**TO BE DONE**
Rewrite the stretch from "Ok, you can" through "do I propose?" in the post on Git tree object storage, putting "contrived" wherever "artificial" appears.
* begin DOCUMENT EXTRACT *
Git tree object storing policy

Ivan Tolstosheyev <ivan.tolstosheyev@xxxxxxxxx> · Tue, 21 Feb 2012 09:22:12 +0000 (UTC)

Hello,

now tree object is a simple list of <attributes, hash, name>sorted by name
(tricky sorted, cause we assuming that directory name "$X" is actually "$X/"
in comparison function). The problem is, that if I want to insert 10k files
in empty git repository on / folder there will be 10k new 
trees with sizes from (1 to 10k)*(hash+name+attribute)+eps  .

itroot@localhost ~/tmp> cat git-test.sh 
#!/usr/bin/env bash

git init test
cd test
for i in `seq 1 10000` 
do
touch ${i} ; git add ${i} ; git commit -m "Add ${i}" ;
done
cd ..
du -hs test
itroot@localhost ~/tmp>

itroot@localhost ~/tmp> ./git-test.sh
...
180M	test
itroot@localhost ~/tmp>

180 MB!!!?? and 7.4M after `git gc` - thanks to delta compression!

Ok, you can say that this example is artificial, and I can add 10k files
with 1 commit. Thats true. But manipulating files in big tree objects
(in a big directories) is storage-expensive, and if I need to store a 
lot of files in one directory and frequently change them - git just
don't scales now properly at this use-case.

What do I propose?
* end DOCUMENT EXTRACT *
* begin DATA BLOCK *
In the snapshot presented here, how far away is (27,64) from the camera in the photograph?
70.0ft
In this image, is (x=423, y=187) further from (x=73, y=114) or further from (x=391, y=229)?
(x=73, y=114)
* end DATA BLOCK *
**TASK RESULT**
Ok, you can say that this example is contrived, and I can add 10k files
with 1 commit. Thats true. But manipulating files in big tree objects
(in a big directories) is storage-expensive, and if I need to store a 
lot of files in one directory and frequently change them - git just
don't scales now properly at this use-case.

What do I propose?